There have been a lot of cultural-appropriation wanks over the past few years. In fact, there have been a bunch in the last few weeks, and one egregious one in the last few DAYS. I've generally picked up on the fail pretty quickly, and while I'm not a big voice in the discussions- I'll signal boost, but generally I try to listen- I've been following.
So I was surprised at my own reaction when
sohotrightnow posted about bandom wank involving
turning a Jewish character into a Catholic priest. I trust J, and reading through the comments I realized how awful what had happened was. But I also realized that while I have done my best to be on board the ally train, I've internalized a lot of the things that I want to criticize.
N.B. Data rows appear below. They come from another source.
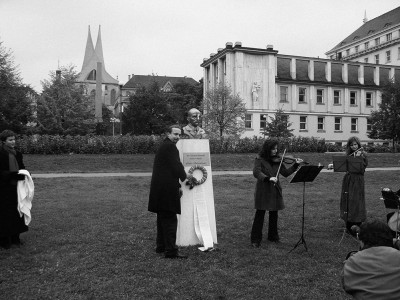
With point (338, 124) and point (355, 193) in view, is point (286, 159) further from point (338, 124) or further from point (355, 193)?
point (338, 124)

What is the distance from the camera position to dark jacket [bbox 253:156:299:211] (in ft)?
26.0

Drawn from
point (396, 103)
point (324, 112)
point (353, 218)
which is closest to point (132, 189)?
point (353, 218)

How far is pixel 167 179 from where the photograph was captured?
283 inches

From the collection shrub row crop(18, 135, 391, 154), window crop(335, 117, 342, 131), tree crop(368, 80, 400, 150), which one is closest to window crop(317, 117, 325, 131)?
window crop(335, 117, 342, 131)

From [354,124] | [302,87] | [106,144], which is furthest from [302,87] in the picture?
[106,144]

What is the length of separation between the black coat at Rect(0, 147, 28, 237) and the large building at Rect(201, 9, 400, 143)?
42.3 m

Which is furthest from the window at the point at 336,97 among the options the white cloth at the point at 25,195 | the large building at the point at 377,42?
the white cloth at the point at 25,195

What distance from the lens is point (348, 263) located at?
11.6 ft

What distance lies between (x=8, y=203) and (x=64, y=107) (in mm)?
29110

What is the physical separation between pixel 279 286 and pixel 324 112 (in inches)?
2076

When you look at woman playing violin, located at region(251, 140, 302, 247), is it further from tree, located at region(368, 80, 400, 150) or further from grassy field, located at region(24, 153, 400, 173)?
tree, located at region(368, 80, 400, 150)

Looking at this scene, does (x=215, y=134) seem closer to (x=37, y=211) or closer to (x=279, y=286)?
(x=37, y=211)

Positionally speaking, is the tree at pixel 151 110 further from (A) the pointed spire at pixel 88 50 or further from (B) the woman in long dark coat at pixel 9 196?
(A) the pointed spire at pixel 88 50

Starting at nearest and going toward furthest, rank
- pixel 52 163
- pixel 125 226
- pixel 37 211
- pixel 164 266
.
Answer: pixel 164 266 < pixel 125 226 < pixel 37 211 < pixel 52 163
When I was reading the exchange I realized that, in her position, I probably wouldn't have said anything. I would have assured myself it didn't mean anything, I was just being oversensitive, it's just a story- you know, exactly the stuff I WOULDN'T say if it were racefail. Without realizing it, I would have been silencing myself.
And that's why speaking up about various -fails in fandom is extra-important. This is the first time I realized that even as I've actively thought of myself as caring deeply about my religion and culture, I've also internalized some pretty ugly stuff about what it means to be Jewish.
So thanks to
sohotrightnow, and to all the other people who spoke up, because you guys reminded me that I can too.